今回は、メソッドをぐっと便利にする2つのしくみ。引数(ひきすう)戻り値(もどりち)です。

引数はメソッドに「渡す」もの、戻り値はメソッドから「返ってくる」ものです。

前回のメソッドの、もの足りないところ

前回のメソッドは、いつも同じことをするだけでした。

void Greet()
{
    Console.WriteLine("ようこそ");
}

これだと、いつも「ようこそ」としか言えません。でも、「山田さん、ようこそ」のように、相手によって変えられたら便利ですよね。

そこで使うのが「引数」です。メソッドに情報を渡して、その内容によって動きを変えられます。

料理でいうなら、下ごしらえメソッドに「この食材を」と渡すイメージ。渡す食材によって、下ごしらえの中身が変わります。

引数 ── メソッドに渡す

名前を渡せるように、メソッドを書き換えてみます。

void Greet(string name)
{
    Console.WriteLine(name + "さん、ようこそ");
}

カッコの中に string name が増えました。これが引数です。「呼び出すときに、文字列をひとつ渡してね。それを name で受け取ります」という意味です。

呼び出すときは、カッコの中に渡す値を書きます。

Greet("山田");   // 山田さん、ようこそ
Greet("田中");   // 田中さん、ようこそ

渡した名前によって、表示が変わりました。同じメソッドなのに、渡す値しだいで結果が変わる。これが引数の力です。

戻り値 ── メソッドから返ってくる

もうひとつが「戻り値」です。メソッドに何かを計算させて、その結果を受け取るしくみです。

たとえば「2つの数を足して、結果を返す」メソッド。

int Add(int a, int b)
{
    return a + b;
}

前回までと、2つ違う点があります。

  • 先頭が void ではなく int … 「整数を返しますよ」という意味
  • return a + b; … 計算結果を 返す(これが戻り値)

return(リターン)は、「この値を、呼び出し元に返す」という命令です。

呼び出すと、結果を受け取れます。

int answer = Add(3, 5);
Console.WriteLine(answer);   // 8

Add(3, 5) が 8 を返し、それが answer の箱に入りました。

実はこれ、今まで使ってきた int.Parse()(第5回)と同じしくみです。あれも「文字列を渡すと、整数を返してくれる」メソッドでした。

void と、型を返すメソッド

ここで、void の正体がはっきりします。

  • void … 結果を返さないメソッド(表示するだけ、など)
  • intstring … その型の値を返すメソッド

前回の Greet は、表示するだけで何も返さないので void
今回の Add は、計算結果(整数)を返すので int

「このメソッドは、何か結果を返すのか?返すなら何の型か?」。先頭の部分が、それを表しているのです。

組み合わせると

引数と戻り値を組み合わせると、メソッドは「情報を受け取って、処理して、結果を返す」という、ひとつの部品になります。

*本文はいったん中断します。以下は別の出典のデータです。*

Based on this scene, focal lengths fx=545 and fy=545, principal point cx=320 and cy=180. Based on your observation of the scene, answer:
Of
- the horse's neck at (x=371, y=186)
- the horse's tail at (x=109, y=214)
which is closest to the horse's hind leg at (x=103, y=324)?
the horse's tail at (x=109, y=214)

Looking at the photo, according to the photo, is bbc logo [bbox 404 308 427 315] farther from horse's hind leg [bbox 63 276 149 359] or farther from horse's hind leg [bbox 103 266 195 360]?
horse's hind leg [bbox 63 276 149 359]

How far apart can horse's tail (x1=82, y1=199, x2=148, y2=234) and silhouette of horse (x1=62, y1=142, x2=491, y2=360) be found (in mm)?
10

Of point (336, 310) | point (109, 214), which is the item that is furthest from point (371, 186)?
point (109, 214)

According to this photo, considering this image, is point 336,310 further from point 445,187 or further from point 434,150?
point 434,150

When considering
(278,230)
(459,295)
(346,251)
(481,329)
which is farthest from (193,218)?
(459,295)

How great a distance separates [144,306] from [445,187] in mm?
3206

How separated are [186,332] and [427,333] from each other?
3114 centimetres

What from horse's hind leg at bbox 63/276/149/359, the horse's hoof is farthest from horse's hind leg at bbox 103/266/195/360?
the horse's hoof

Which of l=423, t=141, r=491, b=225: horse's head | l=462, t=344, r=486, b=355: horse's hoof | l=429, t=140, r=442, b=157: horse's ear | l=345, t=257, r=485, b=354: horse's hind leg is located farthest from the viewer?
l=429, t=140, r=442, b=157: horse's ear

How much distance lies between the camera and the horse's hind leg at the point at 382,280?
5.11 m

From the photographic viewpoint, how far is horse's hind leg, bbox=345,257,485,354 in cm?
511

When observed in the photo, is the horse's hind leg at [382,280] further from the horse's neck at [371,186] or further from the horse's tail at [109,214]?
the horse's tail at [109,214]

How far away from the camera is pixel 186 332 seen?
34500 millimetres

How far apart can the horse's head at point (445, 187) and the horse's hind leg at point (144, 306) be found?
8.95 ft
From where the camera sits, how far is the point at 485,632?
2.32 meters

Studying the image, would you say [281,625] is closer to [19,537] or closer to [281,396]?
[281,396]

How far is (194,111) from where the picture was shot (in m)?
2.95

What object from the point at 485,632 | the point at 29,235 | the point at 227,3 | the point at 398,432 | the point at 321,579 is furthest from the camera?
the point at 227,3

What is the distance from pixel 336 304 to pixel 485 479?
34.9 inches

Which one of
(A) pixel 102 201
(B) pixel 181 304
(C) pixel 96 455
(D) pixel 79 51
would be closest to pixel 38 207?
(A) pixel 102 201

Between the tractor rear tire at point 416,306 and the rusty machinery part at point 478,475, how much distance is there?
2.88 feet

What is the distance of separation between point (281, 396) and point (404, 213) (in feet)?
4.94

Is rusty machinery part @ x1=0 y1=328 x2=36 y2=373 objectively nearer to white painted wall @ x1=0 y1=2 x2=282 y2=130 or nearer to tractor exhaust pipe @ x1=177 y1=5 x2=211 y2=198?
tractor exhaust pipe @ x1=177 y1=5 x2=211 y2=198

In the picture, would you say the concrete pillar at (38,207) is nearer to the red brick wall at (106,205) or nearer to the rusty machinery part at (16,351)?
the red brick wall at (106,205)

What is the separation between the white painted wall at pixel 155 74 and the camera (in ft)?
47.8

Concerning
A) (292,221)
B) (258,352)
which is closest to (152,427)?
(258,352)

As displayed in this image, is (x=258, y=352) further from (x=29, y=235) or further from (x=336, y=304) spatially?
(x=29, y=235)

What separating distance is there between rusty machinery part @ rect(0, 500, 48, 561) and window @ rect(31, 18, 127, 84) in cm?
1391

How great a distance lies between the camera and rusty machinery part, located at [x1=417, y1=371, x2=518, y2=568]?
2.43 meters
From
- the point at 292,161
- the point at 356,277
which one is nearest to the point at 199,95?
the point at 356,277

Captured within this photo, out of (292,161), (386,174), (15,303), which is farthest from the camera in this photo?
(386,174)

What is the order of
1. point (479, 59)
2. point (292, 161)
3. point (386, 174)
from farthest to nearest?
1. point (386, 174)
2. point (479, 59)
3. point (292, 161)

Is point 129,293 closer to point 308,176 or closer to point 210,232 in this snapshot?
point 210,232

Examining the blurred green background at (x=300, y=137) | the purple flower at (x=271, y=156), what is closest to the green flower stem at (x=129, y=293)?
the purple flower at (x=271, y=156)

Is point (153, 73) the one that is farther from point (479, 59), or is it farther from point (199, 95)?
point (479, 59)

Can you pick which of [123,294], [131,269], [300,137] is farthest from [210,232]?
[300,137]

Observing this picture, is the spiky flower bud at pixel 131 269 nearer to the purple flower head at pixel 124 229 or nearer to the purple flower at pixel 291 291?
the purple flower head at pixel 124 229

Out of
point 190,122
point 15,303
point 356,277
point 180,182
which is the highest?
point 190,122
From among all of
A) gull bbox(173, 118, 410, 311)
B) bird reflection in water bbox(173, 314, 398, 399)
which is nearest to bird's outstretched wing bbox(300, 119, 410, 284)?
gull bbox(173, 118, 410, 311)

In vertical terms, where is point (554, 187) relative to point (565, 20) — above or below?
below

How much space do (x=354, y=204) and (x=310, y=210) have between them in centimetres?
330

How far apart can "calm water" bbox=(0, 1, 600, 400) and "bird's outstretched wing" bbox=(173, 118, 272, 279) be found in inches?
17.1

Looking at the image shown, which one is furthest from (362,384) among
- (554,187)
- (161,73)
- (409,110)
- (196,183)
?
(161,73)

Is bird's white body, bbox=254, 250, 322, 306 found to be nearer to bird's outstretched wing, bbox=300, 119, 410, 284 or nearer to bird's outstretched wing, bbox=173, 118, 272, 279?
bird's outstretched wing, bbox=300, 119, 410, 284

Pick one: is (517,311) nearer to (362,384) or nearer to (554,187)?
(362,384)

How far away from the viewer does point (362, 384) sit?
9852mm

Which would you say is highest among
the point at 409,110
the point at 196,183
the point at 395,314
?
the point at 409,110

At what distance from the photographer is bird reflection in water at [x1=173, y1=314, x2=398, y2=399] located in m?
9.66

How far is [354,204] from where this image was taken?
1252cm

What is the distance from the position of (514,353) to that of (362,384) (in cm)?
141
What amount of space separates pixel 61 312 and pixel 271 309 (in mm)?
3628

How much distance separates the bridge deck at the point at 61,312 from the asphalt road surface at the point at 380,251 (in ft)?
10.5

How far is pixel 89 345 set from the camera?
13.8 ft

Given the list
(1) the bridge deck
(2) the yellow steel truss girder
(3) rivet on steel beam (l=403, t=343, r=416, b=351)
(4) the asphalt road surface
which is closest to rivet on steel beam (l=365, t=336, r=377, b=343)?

int Add(int a, int b)   // a と b を受け取り(引数)
{
    return a + b;       // 足した結果を返す(戻り値)
}

これはまさに、第3回や第5回で出てきた「入力 → 処理 → 出力」の形です。引数で入力を受け取り、戻り値で出力を返す。メソッドは、その小さな単位なんです。

つまずきポイント

初心者がよく間違えるのが、戻り値を受け取り忘れることです。

Add(3, 5);                    // 計算したけど、結果をどこにも入れていない
Console.WriteLine(answer);    // answer なんて無い!エラー

Add(3, 5) は8を返しますが、それを箱に入れないと、結果は消えてしまいます。

int answer = Add(3, 5);       // 結果を answer に受け取る(正しい)
Console.WriteLine(answer);

return で返した値は、呼び出し側で受け取る」。返すだけでなく、受け取るのもセット。そう覚えておきましょう。

まとめ

引数は渡すもの、戻り値は返ってくるもの。

int Add(int a, int b)   // 引数:a, b を受け取る
{
    return a + b;       // 戻り値:結果を返す
}

int answer = Add(3, 5); // 渡して、受け取る
  • 引数 … メソッドに情報を渡す(カッコの中)
  • 戻り値 … メソッドから結果を返す(return
  • void は返さない、型がついていれば返す
  • 返した値は、呼び出し側で受け取る

次回は、変数が「どこまで使えるか」という スコープ の話です。メソッドを理解した今だからこそ、すっきり分かります。